I kept my voice low so that I didn’t wake Bobbi and Ronnie. “You’re sorry? You’re fucking sorry?”
“Stevie, please –” Cindy tried to grab my hand again and I moved it.
“Fuck this ‘Stevie, please’ bullshit, Cindy. You have no fucking idea what happened after that, do you, Laura? None. No. Fucking. Idea. Well, let me fill you in on our lives since then.
“Your sister cried herself to sleep every single fucking night for months. We slept in places that I can still smell, almost eleven years later. We would split one package of dollar store ramen every two days and drank water from taps no living thing should drink water from, because that’s all we had. No matter what I did, I couldn’t make Cindy feel better.

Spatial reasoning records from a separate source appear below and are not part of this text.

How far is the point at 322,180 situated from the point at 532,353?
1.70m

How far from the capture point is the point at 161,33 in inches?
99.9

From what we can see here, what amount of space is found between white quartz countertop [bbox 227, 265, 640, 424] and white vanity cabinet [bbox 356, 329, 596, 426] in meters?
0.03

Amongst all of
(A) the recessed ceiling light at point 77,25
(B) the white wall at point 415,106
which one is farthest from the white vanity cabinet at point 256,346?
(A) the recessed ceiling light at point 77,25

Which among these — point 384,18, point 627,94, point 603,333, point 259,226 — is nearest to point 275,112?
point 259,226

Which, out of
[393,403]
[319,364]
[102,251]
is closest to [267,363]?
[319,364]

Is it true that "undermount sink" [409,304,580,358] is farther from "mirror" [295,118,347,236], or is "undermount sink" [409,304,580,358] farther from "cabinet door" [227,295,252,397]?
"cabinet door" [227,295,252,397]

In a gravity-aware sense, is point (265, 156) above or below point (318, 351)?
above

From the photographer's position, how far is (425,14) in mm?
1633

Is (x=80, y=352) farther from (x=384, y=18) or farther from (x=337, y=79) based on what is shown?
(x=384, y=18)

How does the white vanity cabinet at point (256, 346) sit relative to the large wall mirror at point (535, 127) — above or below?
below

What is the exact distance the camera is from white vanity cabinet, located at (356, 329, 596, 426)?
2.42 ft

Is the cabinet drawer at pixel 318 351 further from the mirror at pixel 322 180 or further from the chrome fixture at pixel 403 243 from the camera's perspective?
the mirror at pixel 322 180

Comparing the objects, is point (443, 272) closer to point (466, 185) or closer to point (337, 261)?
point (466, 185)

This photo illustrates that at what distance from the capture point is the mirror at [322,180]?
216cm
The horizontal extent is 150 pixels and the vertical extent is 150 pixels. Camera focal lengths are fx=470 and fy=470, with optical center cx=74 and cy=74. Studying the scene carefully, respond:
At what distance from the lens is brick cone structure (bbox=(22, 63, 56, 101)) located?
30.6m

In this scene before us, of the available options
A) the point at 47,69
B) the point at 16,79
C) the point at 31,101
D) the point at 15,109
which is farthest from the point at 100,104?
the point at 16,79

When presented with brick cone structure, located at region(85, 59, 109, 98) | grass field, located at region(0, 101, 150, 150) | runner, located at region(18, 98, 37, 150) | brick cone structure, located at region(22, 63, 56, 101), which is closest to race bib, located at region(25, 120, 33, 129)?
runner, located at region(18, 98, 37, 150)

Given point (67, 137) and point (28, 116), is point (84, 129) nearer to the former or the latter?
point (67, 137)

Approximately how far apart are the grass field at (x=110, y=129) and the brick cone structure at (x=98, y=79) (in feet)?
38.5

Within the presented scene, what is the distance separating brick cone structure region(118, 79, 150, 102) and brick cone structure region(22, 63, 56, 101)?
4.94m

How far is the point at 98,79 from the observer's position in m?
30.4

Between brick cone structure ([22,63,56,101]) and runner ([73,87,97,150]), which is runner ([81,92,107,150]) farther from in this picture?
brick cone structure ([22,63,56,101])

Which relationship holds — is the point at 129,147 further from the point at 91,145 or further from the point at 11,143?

“When we got here to Des Moines, we had thirty dollars left. We hadn’t eaten in two days. Some guy paid me forty dollars to clean his yards for him. We had exactly enough money to get a decent room for one night so we could take a shower and wash some clothes so I could try to find a job. This was the end of the road.
“I interviewed at the store I work at now. That manager, Theo, he hired me. When he found out we were living in a shelter downtown, he felt sorry for us so he and his wife took us in, fed us, and gave us a safe place to sleep until we could save enough to rent a small apartment. Cindy got work at a restaurant, clearing tables and shit. Almost every night, she cried herself to sleep. Not because we got kicked out. Because you — you fucking betrayed us, betrayed her. The thought that you felt ‘left out’ never occurred to us and you never said or did anything to make us think otherwise. Is that partially our fault? Yes. Absolutely yes. We were in love and had our heads up our asses. Did we deserve what you did? No. You could have, should have, said something. We loved you and never meant to cut you out. For what it’s worth, my problem with you isn’t about me, it’s about the shit you did to your sister. I’m having a really fucking hard time with that.”
“E-NOUGH.” Cindy’s grip on my forearm, digging her nails into my skin, got my attention. Laura was sitting, head down, with her face in her hands. Her shoulders were shaking and heaving. “That’s enough, Steven. Enough.”
“We didn’t know, Laurie. I swear it. We would have made time for you –” Cindy stopped as Laura stood up.
“You both still don’t understand. I am in love with both of you. In love. I was in love with you, Cindy, before you ever left for college. We shared everything and I thought, no I hoped, that maybe you were in love with me, too. When Stevie came back that first summer, he was so different. Not like the boys from church, pretending to be all pious and shit while trying to grab my tit or my ass. He acted like a man and I couldn’t help falling in love with him, too. The last year you came back, watching you together, all I could think was ‘I want that too, I want what Cindy has with Stevie’. It was thought of you two together, without me, that made me crazy.”